Nice problem! I spend a lot of time to this problem(about 3 hours), and I finally solved (another solution, but longer), let's start. $P(0,0)$ gives $f(0)=0$ or $f(0)=-1$, I quickly solved the case $f(0)=0$: $P(0,x) \rightarrow f(2x)=2f(x)$ $(0)$. $P(x,0)$ and $P(x/2,0)$ gives $f(x)^2+2x=4f(x/2)^2+4(x/2)=4f((x/2)f(x/2))=f(xf(x))=f(x)^2+x$ (We used $(0)$), which is contradiction.
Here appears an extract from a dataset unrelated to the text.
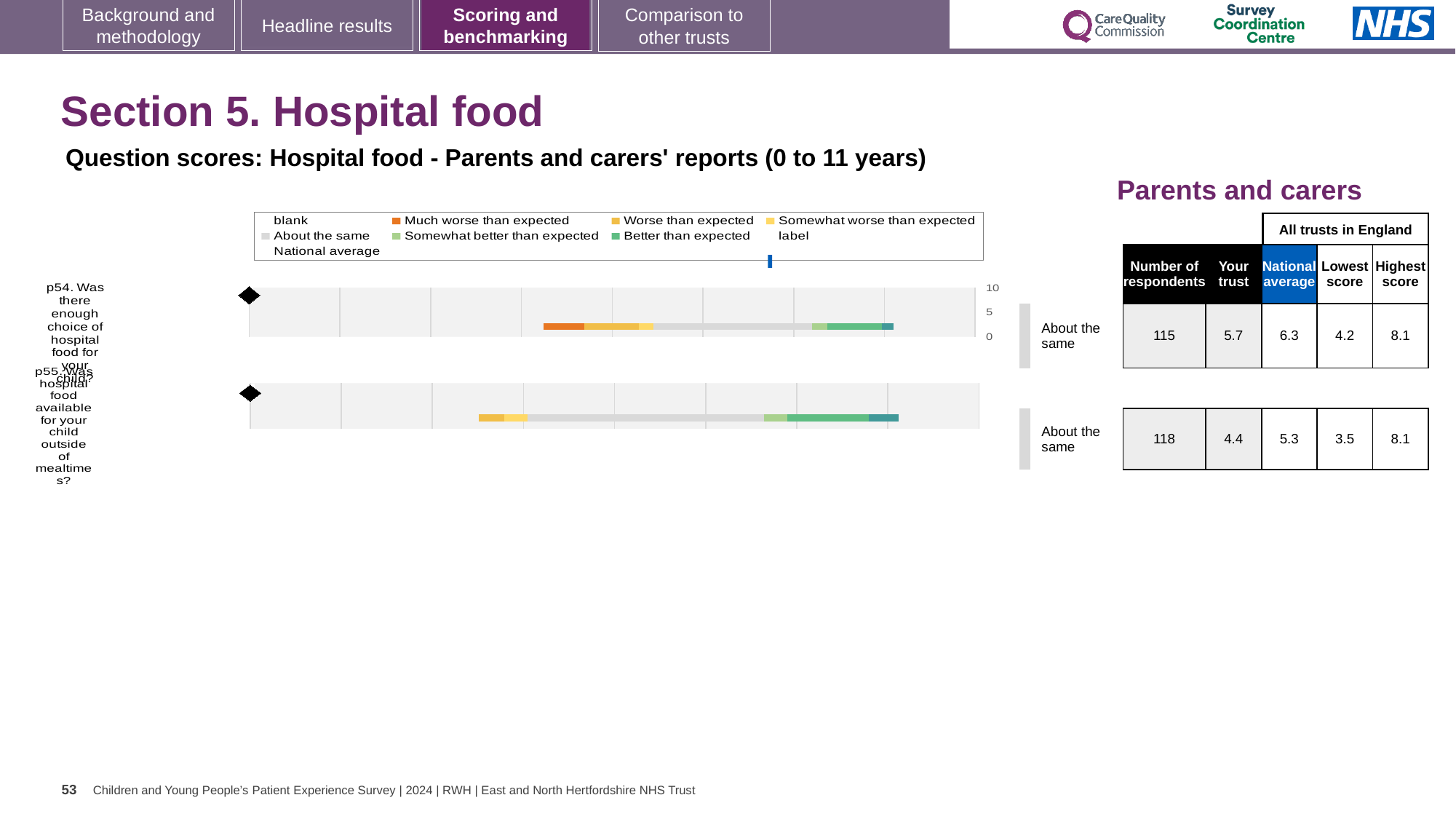
What kind of chart is used to show the question scores for hospital food? bar chart What benchmark category is given for p55 (hospital food available outside of mealtimes)? About the same Is the 'Your trust' score for p55 greater or less than 5? less What is the highest value shown on the chart's score axis? 10 What is the national average score for p55 (hospital food available outside of mealtimes)? 5.3 What is the difference between the national average and the 'Your trust' score for p54? 0.6 How many survey questions (bars) are plotted in the hospital food chart? 2 How many respondents answered question p54? 115 Which legend entry is shown with an orange colour in the chart? Much worse than expected What is the 'Your trust' score for p54 (enough choice of hospital food for your child)? 5.7 Which question has the higher 'Your trust' score, p54 or p55? p54 What is the lowest score among all trusts in England for p55? 3.5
Then $f(0)=-1$. Then we have $P(0,x)$ $\rightarrow$ $f(2x)=2f(x)-1$ $(1)$ $P(x,0) \rightarrow f(xf(x))=f(x)^2+x-2$ $(2)$ Using $(1)$ and $(2)$ we have $f(2xf(2x))=f(2x)^2+2x-2=(2f(x)+1)^2+2x-2=4f(x)^2+4f(x)+2x-1$ $(3)$ And again using $(1)$ and $(2)$ we have these: $P(x,x/2)=f(xf(x)+x)=f(x)^2+x+2f(x/2)=f(x)^2+x+f(x)-1=f(x)^2+f(x)+x-1$ Then using this we have: $P(x,xf(x)+x)=f(3xf(x)+2x)=f(x)^2+x+2f(xf(x)+x)=3f(x)^2+2f(x)+3x-2$. Then using this we also have: $P(x,(3xf(x)+2x)/2)=f(x)^2+x+2f((3xf(x)+2x)/2)= f(x)^2+x+f(3xf(x)+2x)=4f(x)^2+3f(x)+3x-2$ $(4)$. And we know that: $P(x,(3xf(x)+2x)/2)=f(4xf(x)+2x)=f(2x(2f(x)+1))=f(2xf(2x))$. Then we have $(3)=(4)$, then $4f(x)^2+4f(x)+2x-1=4f(x)^2+3f(x)+3x-2$, which finally gives that $f(x)=x-1$ and $f(x)=x-1$ satisfies the given condition. Then answer is $f(x)=x-1$ for all $x\in\mathbb{R}$.